───── Exercise materials
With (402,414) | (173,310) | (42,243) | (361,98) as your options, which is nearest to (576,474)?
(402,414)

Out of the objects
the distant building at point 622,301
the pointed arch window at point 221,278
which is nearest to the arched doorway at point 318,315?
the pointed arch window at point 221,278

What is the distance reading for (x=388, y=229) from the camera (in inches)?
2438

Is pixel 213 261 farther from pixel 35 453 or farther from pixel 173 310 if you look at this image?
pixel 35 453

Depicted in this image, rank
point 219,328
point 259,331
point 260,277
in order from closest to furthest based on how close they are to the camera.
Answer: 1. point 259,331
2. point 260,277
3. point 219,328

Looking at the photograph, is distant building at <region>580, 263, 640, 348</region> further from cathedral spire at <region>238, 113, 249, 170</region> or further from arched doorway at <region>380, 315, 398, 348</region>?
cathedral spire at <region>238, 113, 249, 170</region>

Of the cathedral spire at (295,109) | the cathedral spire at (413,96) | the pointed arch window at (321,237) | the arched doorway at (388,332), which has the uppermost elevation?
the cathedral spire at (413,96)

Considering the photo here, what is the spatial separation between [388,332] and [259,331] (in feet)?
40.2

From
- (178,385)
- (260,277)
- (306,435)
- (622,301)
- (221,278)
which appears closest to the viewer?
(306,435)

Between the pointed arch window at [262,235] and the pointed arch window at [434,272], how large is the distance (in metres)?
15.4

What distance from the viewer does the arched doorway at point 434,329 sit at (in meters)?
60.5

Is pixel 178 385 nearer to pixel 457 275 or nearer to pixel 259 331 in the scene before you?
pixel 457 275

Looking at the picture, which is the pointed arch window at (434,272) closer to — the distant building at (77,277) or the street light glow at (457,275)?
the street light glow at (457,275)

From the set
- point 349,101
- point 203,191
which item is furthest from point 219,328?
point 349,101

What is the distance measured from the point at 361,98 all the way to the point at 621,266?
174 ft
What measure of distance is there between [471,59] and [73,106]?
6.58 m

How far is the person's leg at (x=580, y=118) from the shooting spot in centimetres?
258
──────────
_Exercise description_.
Update the data above so that each instance of "arched doorway" becomes "arched entrance", and leave every other word as it is.

_Answer to the problem_.
With (402,414) | (173,310) | (42,243) | (361,98) as your options, which is nearest to (576,474)?
(402,414)

Out of the objects
the distant building at point 622,301
the pointed arch window at point 221,278
which is nearest to the arched entrance at point 318,315?
the pointed arch window at point 221,278

What is the distance reading for (x=388, y=229) from the camera (in inches)?
2438

Is pixel 213 261 farther from pixel 35 453 or farther from pixel 173 310 if you look at this image?
pixel 35 453

Depicted in this image, rank
point 219,328
point 259,331
point 260,277
in order from closest to furthest based on how close they are to the camera.
Answer: 1. point 259,331
2. point 260,277
3. point 219,328

Looking at the photograph, is distant building at <region>580, 263, 640, 348</region> further from cathedral spire at <region>238, 113, 249, 170</region> or further from arched entrance at <region>380, 315, 398, 348</region>?
cathedral spire at <region>238, 113, 249, 170</region>

Of the cathedral spire at (295,109) | the cathedral spire at (413,96) | the pointed arch window at (321,237) | the arched entrance at (388,332), which has the uppermost elevation?
the cathedral spire at (413,96)

Considering the photo here, what is the spatial separation between [388,332] and [259,331] (in feet)?
40.2

From
- (178,385)
- (260,277)
- (306,435)
- (622,301)
- (221,278)
which appears closest to the viewer?
(306,435)

Between the pointed arch window at [262,235] and the pointed arch window at [434,272], how large is the distance (in metres)?
15.4

What distance from the viewer does the arched entrance at point 434,329 sit at (in meters)?
60.5

Is pixel 178 385 nearer to pixel 457 275 or nearer to pixel 259 331 in the scene before you?
pixel 457 275

Looking at the picture, which is the pointed arch window at (434,272) closer to — the distant building at (77,277) or the street light glow at (457,275)?
the street light glow at (457,275)

From the set
- point 349,101
- point 203,191
which item is furthest from point 219,328?
point 349,101

What is the distance measured from the point at 361,98 all the way to the point at 621,266?
174 ft
What measure of distance is there between [471,59] and [73,106]?
6.58 m

How far is the person's leg at (x=580, y=118) from the shooting spot in centimetres?
258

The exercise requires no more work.